Même si c'est un superbe documentaire, j'ai été intrigué par les deux faits cités dans le film – «Que c'est un chant de guerre et que le rythme vient d'Europe du Nord, parce qu'il n'est pas typique des Balkans». A vous de déterminer ce que c'est comme chanson.

Quand le billet d’Arheo Blog a été publié (en macédonien) sur Kajmak.ot il y a provoqué de nombreuses réactions :

Arwena :

Je ne sais pas pourquoi on a toujours tendance à chercher des arguments et des raisons pour le nationalisme. C'est toujours le cas dans les Balkans, parce que la politique est inévitablement liée à l'histoire. Je partage l'avis que «ce documentaire est apolitique», parce qu'il a été fait dans un autre but. Il n'était probablement pas motivé par cela au départ, mais le résultat montre quelque chose de tout à fait différent. C'est quelque chose que nous avons vu de nombreuses fois quand il y a un mélange entre l'héritage culturel et les réalisations de différentes ethnies et civilisations. Tout ce qui a trait à l'art et comporte davantage d'aspects, de par la nature de cette région amènera au nationalisme et sera considéré comme prétexte à des prises de position politiques.

Zlochko :

Oui, oui. Ça vient des raisons complètement naïves de trouver la véritable origine de la chanson. C'est pourquoi elle dit aux Bosniaques que ce sont les Serbes qui ont l'original (bien qu'elle n'ait pas encore été en Serbie), elle fait écouter la version bosniaque aux Serbes, et aux Bulgares elle dit que les Turcs revendiquent la chanson comme leur.

Il n'y a rien de naïf dans le documentaire… et s'il est plein de quelque chose c'est bien de politique. Mais c'est bien que ce soit fait de cette manière – il montre le mieux possible les nations d'ici.

Le blogueur Razvigor a aussi publié la vidéo et a écrit (en macédonien) :

[…] L'auteur du film a dit dans la partie sur l'Albanie qu'elle reviendrait, et c'est vraiment arrivé avec son film «Divorce à l'albanaise» (en macédonien). Ce film est-il aussi disponible sur Internet ?

Voilà de quoi je parlais quand je faisais des recherches sur le Michael Moore macédonien.

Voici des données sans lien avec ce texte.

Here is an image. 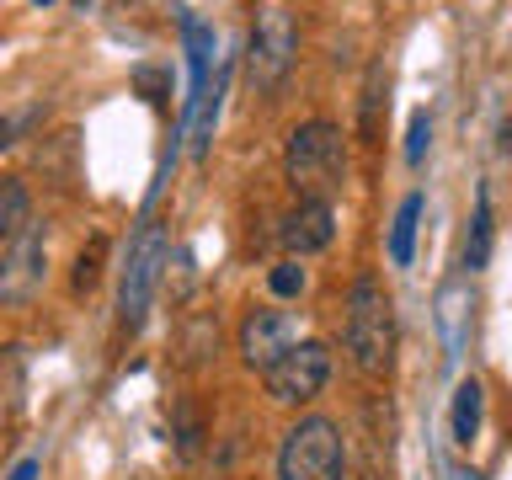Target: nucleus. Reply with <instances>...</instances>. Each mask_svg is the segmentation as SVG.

Il existe deux versions de la chanson en Macédoine : celle de la ville de Prilep “Oj ti Paco Drenovchanke”,  et celle de la ville de TetovoOj devojche, ti Tetovsko jabolche.”

1 commentaire

  • TABECH

    Je ne suis pas de cette région, mais j’aurais été avec Peeva Adéla dans ce restaurant turc, avec ses amis, j’aurais eu le même sentiment que eux : c’est un air qui fait partie de mon enfance. D’ailleurs, dès les premières mesures de la chanteuse turque du groupe, j’ai pensé a un chant andalou (de l’Andalousie arabo-musulmane). C’est rigolo : les égyptiens peuvent aussi revendiquer la paternité de cette chanson puisqu’ils ont la même : «banat iskandaria» (les filles d’Alexandrie) ! C’est dommage qu’Adéla Peeva (Ethnologue) n’a pas poussé la recherche plus loin.
    Par ailleurs, il est vrai que Adéla Peeva a parfois sur jouer ou forcer les questions pour saisir les sentiments, parfois extrêmes, que les uns et des autres (turques, grecques, albanais, bosniaques ou bulgares) peuvent avoir pour un air, une musique ou une chanson qu’ils considèrent issue de leur patrimoine, mais qui au bout du compte n’appartient à personne…

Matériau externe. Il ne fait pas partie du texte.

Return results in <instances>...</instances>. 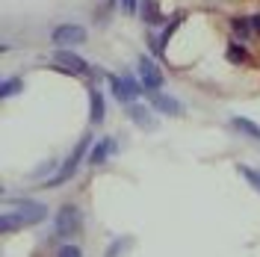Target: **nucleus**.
Returning <instances> with one entry per match:
<instances>
[{
	"label": "nucleus",
	"mask_w": 260,
	"mask_h": 257,
	"mask_svg": "<svg viewBox=\"0 0 260 257\" xmlns=\"http://www.w3.org/2000/svg\"><path fill=\"white\" fill-rule=\"evenodd\" d=\"M107 83H110V89H113V95L115 101H121V104H127L130 107V101H133V89H130V83L124 80V77H118V74H107Z\"/></svg>",
	"instance_id": "obj_11"
},
{
	"label": "nucleus",
	"mask_w": 260,
	"mask_h": 257,
	"mask_svg": "<svg viewBox=\"0 0 260 257\" xmlns=\"http://www.w3.org/2000/svg\"><path fill=\"white\" fill-rule=\"evenodd\" d=\"M231 127L260 142V124H257V121H251V118H245V115H234V118H231Z\"/></svg>",
	"instance_id": "obj_13"
},
{
	"label": "nucleus",
	"mask_w": 260,
	"mask_h": 257,
	"mask_svg": "<svg viewBox=\"0 0 260 257\" xmlns=\"http://www.w3.org/2000/svg\"><path fill=\"white\" fill-rule=\"evenodd\" d=\"M21 92H24V80H21V77H6V80L0 83V98H3V101L21 95Z\"/></svg>",
	"instance_id": "obj_15"
},
{
	"label": "nucleus",
	"mask_w": 260,
	"mask_h": 257,
	"mask_svg": "<svg viewBox=\"0 0 260 257\" xmlns=\"http://www.w3.org/2000/svg\"><path fill=\"white\" fill-rule=\"evenodd\" d=\"M231 33L243 42V39H248L251 36V21L248 18H231Z\"/></svg>",
	"instance_id": "obj_16"
},
{
	"label": "nucleus",
	"mask_w": 260,
	"mask_h": 257,
	"mask_svg": "<svg viewBox=\"0 0 260 257\" xmlns=\"http://www.w3.org/2000/svg\"><path fill=\"white\" fill-rule=\"evenodd\" d=\"M48 219V207L32 201V198H18L12 210H3L0 213V231L3 234H15L18 228H32L39 222Z\"/></svg>",
	"instance_id": "obj_1"
},
{
	"label": "nucleus",
	"mask_w": 260,
	"mask_h": 257,
	"mask_svg": "<svg viewBox=\"0 0 260 257\" xmlns=\"http://www.w3.org/2000/svg\"><path fill=\"white\" fill-rule=\"evenodd\" d=\"M53 257H83V248L80 245H74V242H65V245L56 248V254Z\"/></svg>",
	"instance_id": "obj_19"
},
{
	"label": "nucleus",
	"mask_w": 260,
	"mask_h": 257,
	"mask_svg": "<svg viewBox=\"0 0 260 257\" xmlns=\"http://www.w3.org/2000/svg\"><path fill=\"white\" fill-rule=\"evenodd\" d=\"M127 245H130V237H121L118 242H113V245L107 248V257H121V251H124Z\"/></svg>",
	"instance_id": "obj_20"
},
{
	"label": "nucleus",
	"mask_w": 260,
	"mask_h": 257,
	"mask_svg": "<svg viewBox=\"0 0 260 257\" xmlns=\"http://www.w3.org/2000/svg\"><path fill=\"white\" fill-rule=\"evenodd\" d=\"M86 39H89L86 27L74 21H62L50 30V45H56V50H71L74 45H86Z\"/></svg>",
	"instance_id": "obj_3"
},
{
	"label": "nucleus",
	"mask_w": 260,
	"mask_h": 257,
	"mask_svg": "<svg viewBox=\"0 0 260 257\" xmlns=\"http://www.w3.org/2000/svg\"><path fill=\"white\" fill-rule=\"evenodd\" d=\"M115 136H101L95 145H92V151H89V166H104V163L110 160V154H115Z\"/></svg>",
	"instance_id": "obj_8"
},
{
	"label": "nucleus",
	"mask_w": 260,
	"mask_h": 257,
	"mask_svg": "<svg viewBox=\"0 0 260 257\" xmlns=\"http://www.w3.org/2000/svg\"><path fill=\"white\" fill-rule=\"evenodd\" d=\"M148 98H151V107H154L157 113H162V115L178 118V115L183 113V104H180L178 98L166 95V92H148Z\"/></svg>",
	"instance_id": "obj_7"
},
{
	"label": "nucleus",
	"mask_w": 260,
	"mask_h": 257,
	"mask_svg": "<svg viewBox=\"0 0 260 257\" xmlns=\"http://www.w3.org/2000/svg\"><path fill=\"white\" fill-rule=\"evenodd\" d=\"M53 62L62 65L71 77H92V74H95V68L86 62L83 56H77L74 50H56V53H53Z\"/></svg>",
	"instance_id": "obj_5"
},
{
	"label": "nucleus",
	"mask_w": 260,
	"mask_h": 257,
	"mask_svg": "<svg viewBox=\"0 0 260 257\" xmlns=\"http://www.w3.org/2000/svg\"><path fill=\"white\" fill-rule=\"evenodd\" d=\"M139 18L145 21L148 27H162V24H169V21L162 18L157 0H142V3H139Z\"/></svg>",
	"instance_id": "obj_10"
},
{
	"label": "nucleus",
	"mask_w": 260,
	"mask_h": 257,
	"mask_svg": "<svg viewBox=\"0 0 260 257\" xmlns=\"http://www.w3.org/2000/svg\"><path fill=\"white\" fill-rule=\"evenodd\" d=\"M225 56H228V62H234V65H243L245 59H248V53L243 50V45H240V42H231V45H228V50H225Z\"/></svg>",
	"instance_id": "obj_17"
},
{
	"label": "nucleus",
	"mask_w": 260,
	"mask_h": 257,
	"mask_svg": "<svg viewBox=\"0 0 260 257\" xmlns=\"http://www.w3.org/2000/svg\"><path fill=\"white\" fill-rule=\"evenodd\" d=\"M104 118H107L104 92H101L98 86H89V124H92V127H98V124H104Z\"/></svg>",
	"instance_id": "obj_9"
},
{
	"label": "nucleus",
	"mask_w": 260,
	"mask_h": 257,
	"mask_svg": "<svg viewBox=\"0 0 260 257\" xmlns=\"http://www.w3.org/2000/svg\"><path fill=\"white\" fill-rule=\"evenodd\" d=\"M89 145H95V142H92V133H86V136H83L80 142L74 145L71 157H68V160H65L62 166H59V169H56V175L50 177V180H45V186H48V189H59V186H62L65 180H71V177L77 175V166H80V160H83V157H89L86 151H92Z\"/></svg>",
	"instance_id": "obj_2"
},
{
	"label": "nucleus",
	"mask_w": 260,
	"mask_h": 257,
	"mask_svg": "<svg viewBox=\"0 0 260 257\" xmlns=\"http://www.w3.org/2000/svg\"><path fill=\"white\" fill-rule=\"evenodd\" d=\"M136 71H139V80H142V86H145V92L162 89L166 77H162V71L157 68V62H154L151 56H139V59H136Z\"/></svg>",
	"instance_id": "obj_6"
},
{
	"label": "nucleus",
	"mask_w": 260,
	"mask_h": 257,
	"mask_svg": "<svg viewBox=\"0 0 260 257\" xmlns=\"http://www.w3.org/2000/svg\"><path fill=\"white\" fill-rule=\"evenodd\" d=\"M248 21H251V33H254V36H260V12H257V15H251Z\"/></svg>",
	"instance_id": "obj_22"
},
{
	"label": "nucleus",
	"mask_w": 260,
	"mask_h": 257,
	"mask_svg": "<svg viewBox=\"0 0 260 257\" xmlns=\"http://www.w3.org/2000/svg\"><path fill=\"white\" fill-rule=\"evenodd\" d=\"M180 21H183V12H178L175 18H169V24H166V27L160 30V36H157V39H160V48H162V53H166V48H169V42H172V36L178 33Z\"/></svg>",
	"instance_id": "obj_14"
},
{
	"label": "nucleus",
	"mask_w": 260,
	"mask_h": 257,
	"mask_svg": "<svg viewBox=\"0 0 260 257\" xmlns=\"http://www.w3.org/2000/svg\"><path fill=\"white\" fill-rule=\"evenodd\" d=\"M83 231V213L77 204H62L59 213H56V237L62 240H71Z\"/></svg>",
	"instance_id": "obj_4"
},
{
	"label": "nucleus",
	"mask_w": 260,
	"mask_h": 257,
	"mask_svg": "<svg viewBox=\"0 0 260 257\" xmlns=\"http://www.w3.org/2000/svg\"><path fill=\"white\" fill-rule=\"evenodd\" d=\"M139 3H142V0H118V6H121L124 15H136V12H139Z\"/></svg>",
	"instance_id": "obj_21"
},
{
	"label": "nucleus",
	"mask_w": 260,
	"mask_h": 257,
	"mask_svg": "<svg viewBox=\"0 0 260 257\" xmlns=\"http://www.w3.org/2000/svg\"><path fill=\"white\" fill-rule=\"evenodd\" d=\"M127 115H130V121H133V124H139L142 130H154V124H157V121L151 118V110L142 107V104H130Z\"/></svg>",
	"instance_id": "obj_12"
},
{
	"label": "nucleus",
	"mask_w": 260,
	"mask_h": 257,
	"mask_svg": "<svg viewBox=\"0 0 260 257\" xmlns=\"http://www.w3.org/2000/svg\"><path fill=\"white\" fill-rule=\"evenodd\" d=\"M240 175L248 180V186H251V189H257V192H260V169H251V166H240Z\"/></svg>",
	"instance_id": "obj_18"
}]
</instances>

    Il reste que c’est un excellent documentaire, parce qu’à travers une chanson, malgré les différences de langues ou d’appartenances, elle donne la preuve du fond culturel commun eux pays des Balkans. Cela montre aussi l’universalité des sentiments à travers la musique, qu’on retrouve dans « Latcho Drom » de Tony Gatlif.

    C’est excellent documentaire ! et cela fait des années que je cherche à le revoir. Merci d’avance à celui où à celle qui parmi les participants à cette discussion (où le modérateur) peut m’indiquer où je peux me le procurer.